Ecclesiastical enclosure, Ryland, Co. Wexford
Co. Wexford |
Ecclesiastical Sites
On a north-east-facing slope above the Slaney valley in County Wexford, a church and graveyard sit inside an oval enclosure that is essentially invisible at ground level.
No earthwork survives above the soil; the enclosure betrays itself only as a cropmark, a phenomenon where buried ditches affect the growth of crops or grass above them, leaving faint but readable traces that appear in aerial photography under the right conditions. The enclosure at Ryland measures roughly 120 metres north-north-east to south-south-west and about 65 metres across, making it a substantial feature, large enough to have housed a small monastic or early ecclesiastical community.

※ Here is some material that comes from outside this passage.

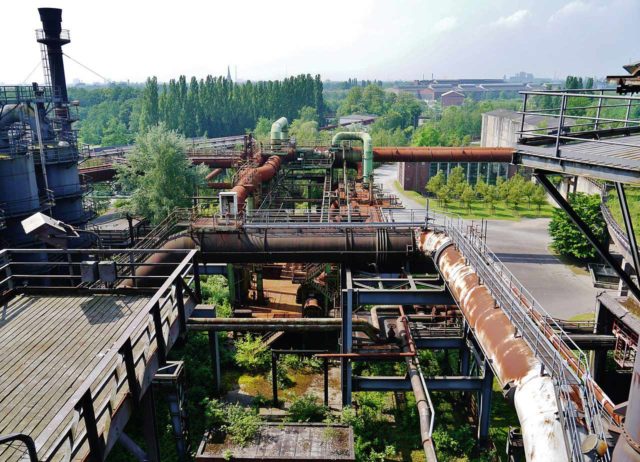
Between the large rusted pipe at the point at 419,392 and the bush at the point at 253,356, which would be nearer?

The full extent of this landscape only became apparent when a Google Earth image captured in July 2018 was examined closely. Simon Dowling was the first to report what the imagery showed: not only the fosse, or boundary ditch, of the ecclesiastical enclosure traceable along its western, north-eastern, and south-south-western arc, but also a second and potentially older feature pressed against it. At the south-east, the cropmarks of what may be a bivallate rath appear to join the enclosure's fosse. A rath is a ringfort, typically a circular or oval enclosed farmstead of early medieval date, and a bivallate example has two concentric ditches rather than one. Here, the two fosses of this possible rath trace a D-shaped area, their arcs visible to the north-east, east, and south-west, though they disappear once they cross inside the line of the ecclesiastical enclosure. The interior dimensions of this possible rath run to around 32 metres by 10 metres, with the outer extent reaching approximately 50 metres by 18 metres. The relationship between the two features, one religious, one possibly domestic or defensive, and the way the rath's ditches seem to dissolve within the larger enclosure, raises quiet questions about sequence and use that the cropmarks alone cannot fully answer.